It's rare for homes to be sold at the price on the real estate listing. Buyers will either need to pay more to outbid other buyers in a competitive real estate market or offer to pay less to get a home with little interest off the market. Here are some tips that can help you with negotiation when looking to buy property.
Don't Be Afraid To Make A Low Offer
Once you list a price on a home, there is no going back and offering a lower price. The biggest risk of making a low offer is that the seller will decline and counter at a higher price. It's rare that a seller will counter offer at a price that is higher than their list price, so there is essentially no harm in making a low offer to see what happens.
Perform A Comparative Market Analysis
Your real estate agent can help you perform a comparative market analysis of the home you are interested in to find out what is a fair offer. They will look at similar homes in the area that have sold within the past few years, which give you an idea of what the market price is. You can present this information to the seller along with your offer, which may help convince them that your offer is the right and that their list price is too high.
Use Public Records to Your Advantage
Another way a real estate agent can help you is to pull public records about the home that you want. This can help give you an idea about why the owner of the home is selling, and if it will affect what kind of offer they will accept. For example, you may discover that the home is being sold for much less than what it was purchased for, if the home is under foreclosure, if the seller is divorced, or if the seller has already purchased a new home.

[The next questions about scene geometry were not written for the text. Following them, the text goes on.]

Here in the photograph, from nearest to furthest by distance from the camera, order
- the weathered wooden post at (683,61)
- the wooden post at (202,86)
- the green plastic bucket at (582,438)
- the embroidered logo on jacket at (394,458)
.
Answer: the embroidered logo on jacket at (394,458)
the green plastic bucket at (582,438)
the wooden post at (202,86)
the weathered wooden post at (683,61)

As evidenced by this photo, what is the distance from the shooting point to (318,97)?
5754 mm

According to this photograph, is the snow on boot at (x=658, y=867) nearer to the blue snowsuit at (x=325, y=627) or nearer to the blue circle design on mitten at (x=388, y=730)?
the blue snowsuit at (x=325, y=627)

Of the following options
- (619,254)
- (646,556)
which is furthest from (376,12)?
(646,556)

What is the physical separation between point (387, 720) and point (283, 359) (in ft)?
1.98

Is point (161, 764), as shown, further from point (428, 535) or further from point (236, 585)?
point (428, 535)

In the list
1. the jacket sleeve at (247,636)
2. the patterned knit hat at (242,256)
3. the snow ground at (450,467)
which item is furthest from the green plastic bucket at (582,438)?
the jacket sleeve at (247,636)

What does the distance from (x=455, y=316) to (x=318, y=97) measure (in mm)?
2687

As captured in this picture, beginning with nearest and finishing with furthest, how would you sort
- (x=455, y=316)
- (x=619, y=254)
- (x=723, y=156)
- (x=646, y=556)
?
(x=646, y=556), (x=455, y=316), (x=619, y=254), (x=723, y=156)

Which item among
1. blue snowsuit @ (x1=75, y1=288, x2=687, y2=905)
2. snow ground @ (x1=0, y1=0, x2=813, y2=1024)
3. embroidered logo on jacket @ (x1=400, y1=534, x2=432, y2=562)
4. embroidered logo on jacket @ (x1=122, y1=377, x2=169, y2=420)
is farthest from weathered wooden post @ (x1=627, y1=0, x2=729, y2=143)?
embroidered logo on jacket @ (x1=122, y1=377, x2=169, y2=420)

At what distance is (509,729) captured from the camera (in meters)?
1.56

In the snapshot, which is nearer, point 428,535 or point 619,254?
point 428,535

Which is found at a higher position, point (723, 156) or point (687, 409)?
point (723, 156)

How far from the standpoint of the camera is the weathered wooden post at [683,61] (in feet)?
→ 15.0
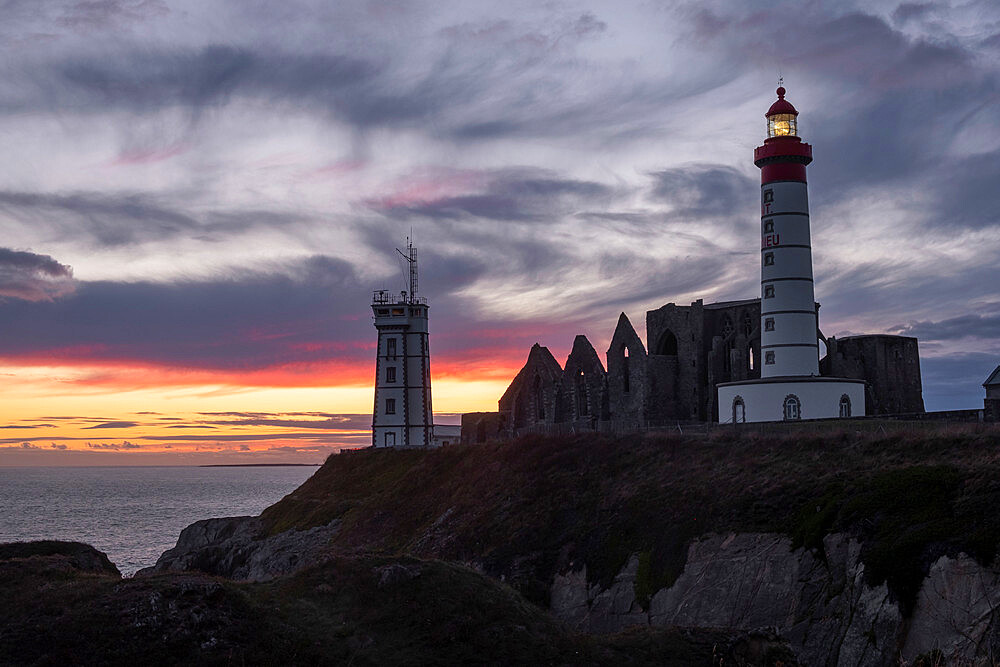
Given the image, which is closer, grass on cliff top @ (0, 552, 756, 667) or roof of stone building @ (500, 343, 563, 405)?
grass on cliff top @ (0, 552, 756, 667)

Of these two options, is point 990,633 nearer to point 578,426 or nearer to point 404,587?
point 404,587

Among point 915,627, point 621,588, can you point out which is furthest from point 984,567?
point 621,588

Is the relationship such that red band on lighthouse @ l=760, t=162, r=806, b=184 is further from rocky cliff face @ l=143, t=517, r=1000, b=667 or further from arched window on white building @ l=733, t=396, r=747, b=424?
rocky cliff face @ l=143, t=517, r=1000, b=667

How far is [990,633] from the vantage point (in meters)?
18.5

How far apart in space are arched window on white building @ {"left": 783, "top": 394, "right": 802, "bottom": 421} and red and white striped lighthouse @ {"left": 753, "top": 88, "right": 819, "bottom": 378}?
2.48 meters

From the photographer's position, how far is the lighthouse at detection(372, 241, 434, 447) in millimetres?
70625

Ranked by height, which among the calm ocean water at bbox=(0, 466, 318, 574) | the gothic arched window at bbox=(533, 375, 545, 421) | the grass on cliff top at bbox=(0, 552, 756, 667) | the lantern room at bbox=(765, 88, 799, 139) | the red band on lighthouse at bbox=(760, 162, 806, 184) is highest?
the lantern room at bbox=(765, 88, 799, 139)

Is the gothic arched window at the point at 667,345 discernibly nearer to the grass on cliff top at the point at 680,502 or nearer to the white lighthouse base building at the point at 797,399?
the white lighthouse base building at the point at 797,399

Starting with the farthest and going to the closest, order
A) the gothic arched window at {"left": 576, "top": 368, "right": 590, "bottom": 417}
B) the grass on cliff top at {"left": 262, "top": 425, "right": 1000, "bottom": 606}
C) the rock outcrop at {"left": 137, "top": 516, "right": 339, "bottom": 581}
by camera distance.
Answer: the gothic arched window at {"left": 576, "top": 368, "right": 590, "bottom": 417} < the rock outcrop at {"left": 137, "top": 516, "right": 339, "bottom": 581} < the grass on cliff top at {"left": 262, "top": 425, "right": 1000, "bottom": 606}

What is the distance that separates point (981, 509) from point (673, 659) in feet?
33.4

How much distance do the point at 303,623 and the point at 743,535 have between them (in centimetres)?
1593

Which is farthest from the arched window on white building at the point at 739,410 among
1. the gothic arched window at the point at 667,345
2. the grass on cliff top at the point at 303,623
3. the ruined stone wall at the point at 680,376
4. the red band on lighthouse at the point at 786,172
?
the grass on cliff top at the point at 303,623

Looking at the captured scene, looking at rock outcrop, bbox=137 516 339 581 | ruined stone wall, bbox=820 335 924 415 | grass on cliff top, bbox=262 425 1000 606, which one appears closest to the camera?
grass on cliff top, bbox=262 425 1000 606

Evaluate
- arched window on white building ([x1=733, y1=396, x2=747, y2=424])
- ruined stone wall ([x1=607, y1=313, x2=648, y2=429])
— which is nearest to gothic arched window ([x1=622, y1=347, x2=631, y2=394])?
ruined stone wall ([x1=607, y1=313, x2=648, y2=429])
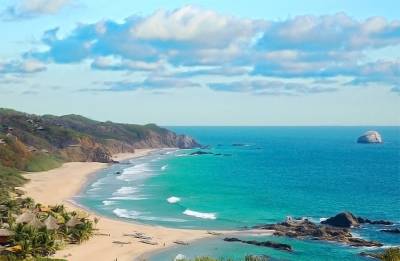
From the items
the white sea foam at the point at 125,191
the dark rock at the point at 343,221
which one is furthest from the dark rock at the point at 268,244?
the white sea foam at the point at 125,191

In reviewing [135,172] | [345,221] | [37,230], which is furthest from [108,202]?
[135,172]

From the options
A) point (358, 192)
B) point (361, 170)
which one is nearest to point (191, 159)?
point (361, 170)

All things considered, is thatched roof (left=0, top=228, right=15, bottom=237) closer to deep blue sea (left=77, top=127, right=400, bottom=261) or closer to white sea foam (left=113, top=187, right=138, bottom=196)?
deep blue sea (left=77, top=127, right=400, bottom=261)

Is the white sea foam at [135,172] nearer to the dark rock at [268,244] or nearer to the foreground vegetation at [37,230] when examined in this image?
the foreground vegetation at [37,230]

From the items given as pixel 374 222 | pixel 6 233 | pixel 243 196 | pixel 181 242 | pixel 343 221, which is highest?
pixel 6 233

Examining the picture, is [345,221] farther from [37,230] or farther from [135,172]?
[135,172]
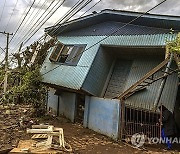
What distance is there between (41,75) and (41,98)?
1.88 m

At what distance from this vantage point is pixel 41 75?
1959 centimetres

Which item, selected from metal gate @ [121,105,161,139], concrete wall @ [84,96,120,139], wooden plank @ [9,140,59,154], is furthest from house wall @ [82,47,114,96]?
wooden plank @ [9,140,59,154]

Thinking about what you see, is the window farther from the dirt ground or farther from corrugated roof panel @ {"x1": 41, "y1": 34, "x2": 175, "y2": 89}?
the dirt ground

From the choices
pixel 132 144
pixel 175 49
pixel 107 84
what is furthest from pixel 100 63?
pixel 175 49

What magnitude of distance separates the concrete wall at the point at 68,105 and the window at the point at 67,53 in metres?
2.38

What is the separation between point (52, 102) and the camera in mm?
21328

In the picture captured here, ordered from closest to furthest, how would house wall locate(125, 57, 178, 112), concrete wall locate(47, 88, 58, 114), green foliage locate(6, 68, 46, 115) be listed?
1. house wall locate(125, 57, 178, 112)
2. green foliage locate(6, 68, 46, 115)
3. concrete wall locate(47, 88, 58, 114)

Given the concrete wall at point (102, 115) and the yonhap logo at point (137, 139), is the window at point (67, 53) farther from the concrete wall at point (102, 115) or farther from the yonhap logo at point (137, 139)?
the yonhap logo at point (137, 139)

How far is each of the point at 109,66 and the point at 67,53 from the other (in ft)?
12.0

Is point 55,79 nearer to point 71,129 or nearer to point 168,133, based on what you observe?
point 71,129

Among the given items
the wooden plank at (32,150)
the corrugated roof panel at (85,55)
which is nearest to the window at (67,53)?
the corrugated roof panel at (85,55)

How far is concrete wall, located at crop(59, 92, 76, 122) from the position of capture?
17094 millimetres

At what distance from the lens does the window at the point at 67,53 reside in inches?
660

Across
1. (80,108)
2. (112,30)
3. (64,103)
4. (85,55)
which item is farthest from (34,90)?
(112,30)
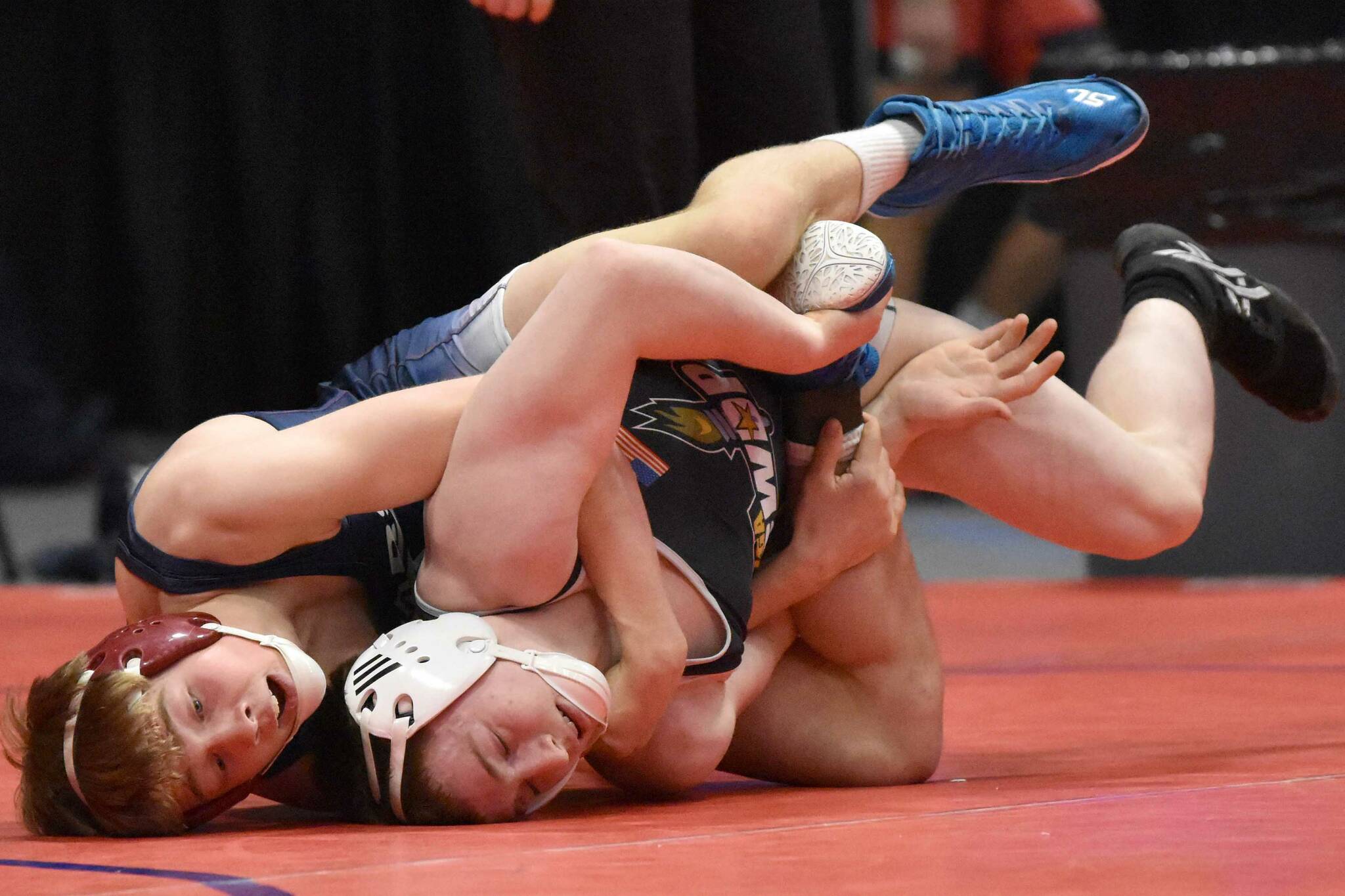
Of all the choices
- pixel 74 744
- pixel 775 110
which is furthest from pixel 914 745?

Realize There Is Room For Negotiation later
You will agree on an initial sale price for the house, but there will be room to negotiate later on. Once you have the home inspection done, you can counter with additional demands that will give you a better deal. Some of this negotiation may not result in a lower sale price on the home but could instead result in getting money as a credit towards your closing costs. For example, if you discover that there is a problem that needs to be repaired, that money can be given at closing to make up for the cost you'll eventually have to pay.